JOB:
Extract every line of text in the listing below verbatim, leaving out the pictures.

DATA RECORDS:
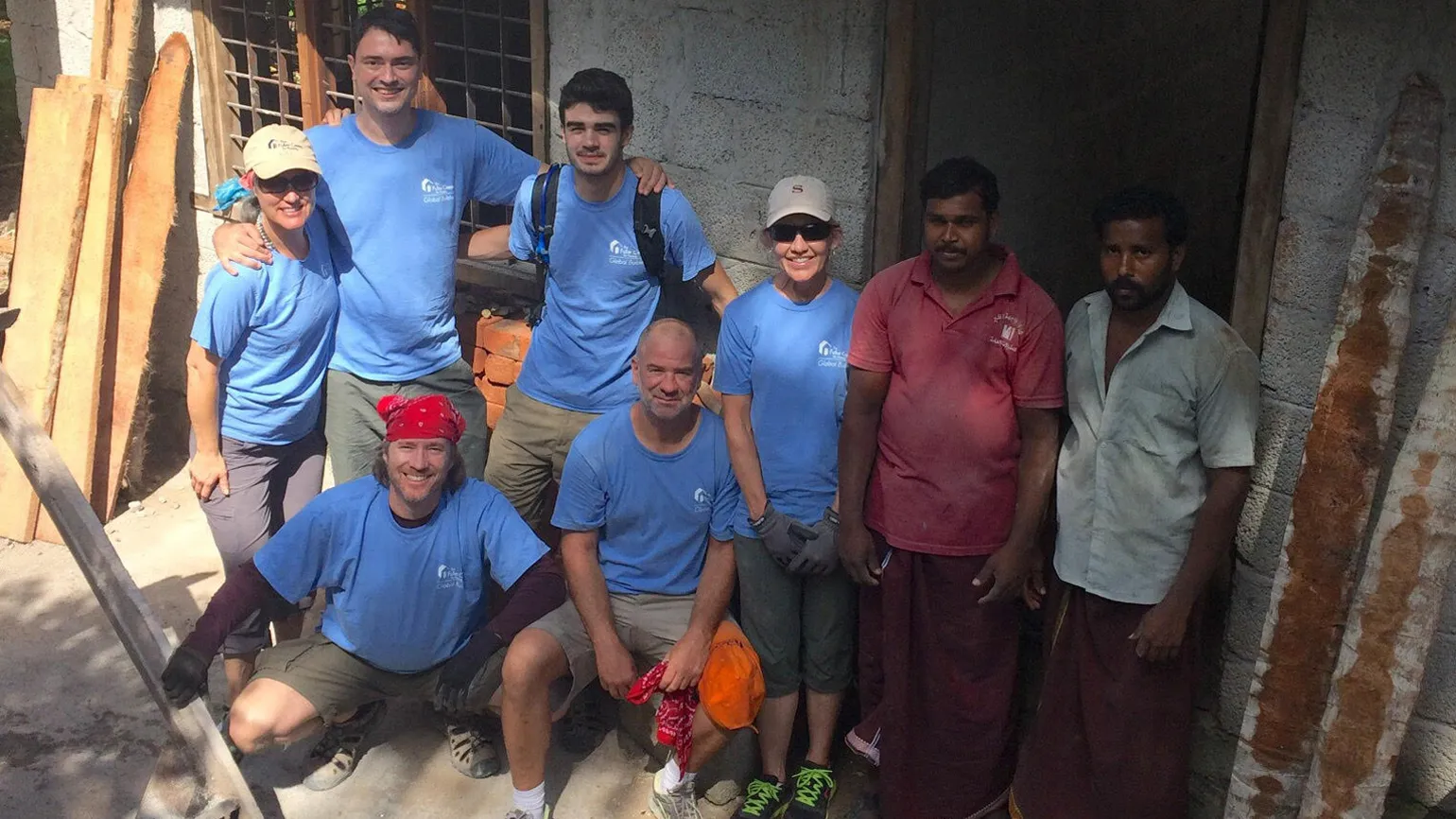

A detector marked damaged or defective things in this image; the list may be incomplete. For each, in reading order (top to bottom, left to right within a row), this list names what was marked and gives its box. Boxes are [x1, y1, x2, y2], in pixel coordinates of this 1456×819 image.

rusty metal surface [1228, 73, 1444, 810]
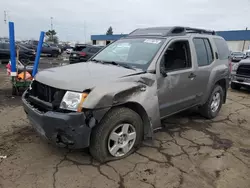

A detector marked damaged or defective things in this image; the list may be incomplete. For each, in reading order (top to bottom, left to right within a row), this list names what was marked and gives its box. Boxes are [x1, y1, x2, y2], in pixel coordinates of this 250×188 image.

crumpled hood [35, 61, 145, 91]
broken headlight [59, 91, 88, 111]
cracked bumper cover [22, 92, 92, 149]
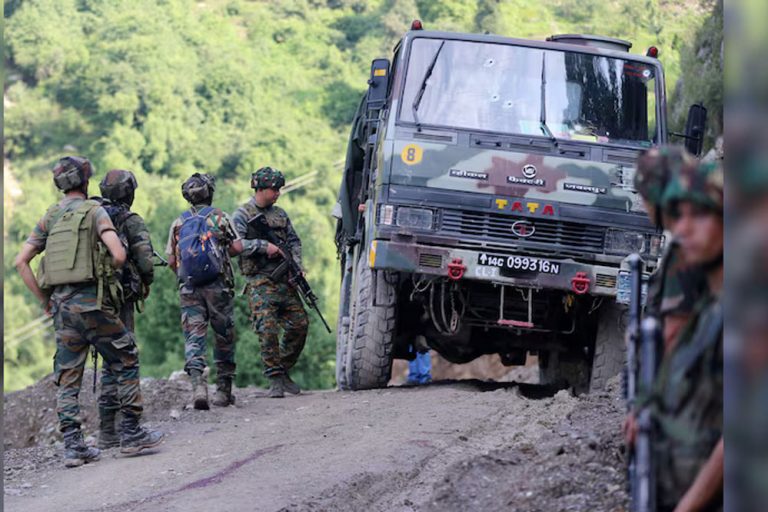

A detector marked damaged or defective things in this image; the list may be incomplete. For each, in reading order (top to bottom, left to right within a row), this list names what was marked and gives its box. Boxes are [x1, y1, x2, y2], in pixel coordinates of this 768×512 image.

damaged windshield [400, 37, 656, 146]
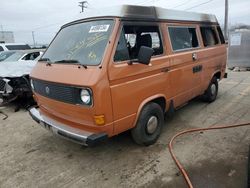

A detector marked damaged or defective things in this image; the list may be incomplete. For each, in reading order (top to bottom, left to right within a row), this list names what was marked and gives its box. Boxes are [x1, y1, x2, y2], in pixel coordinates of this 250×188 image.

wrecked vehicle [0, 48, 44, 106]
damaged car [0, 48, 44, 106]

EXERCISE OUTPUT:
A detector marked damaged or defective things in this image; the list may be incomplete. For each, in reading order (top to bottom, left to right within a row), this list names what was marked and gives its box. Boxes are [x1, y1, x2, y2], in pixel coordinates of this 1456×819 image.

rusty metal surface [1228, 73, 1444, 810]

A detector marked damaged or defective things in this image; the list may be incomplete. For each, in reading order (top to bottom, left to right within a row), this list names what was marked and gives its box. Boxes are [x1, y1, x2, y2], in pixel coordinates of this 250×188 image.

crumpled hood [35, 61, 145, 91]
broken headlight [59, 91, 88, 111]
cracked bumper cover [22, 92, 92, 149]

A detector marked damaged or defective things in this image; the list may be incomplete. For each, in reading order (top to bottom, left to right within a row), this list names what was marked and gives its box. Boxes are [x1, y1, x2, y2], in pixel coordinates of this 768×512 image.

damaged windshield [400, 37, 656, 146]

A detector marked damaged or defective things in this image; the list may be incomplete. For each, in reading order (top to bottom, left to right within a row), this list names what was marked and gives its box. Boxes are [x1, y1, x2, y2], in pixel coordinates of this 250×188 image.

wrecked vehicle [0, 48, 44, 106]
damaged car [0, 48, 44, 106]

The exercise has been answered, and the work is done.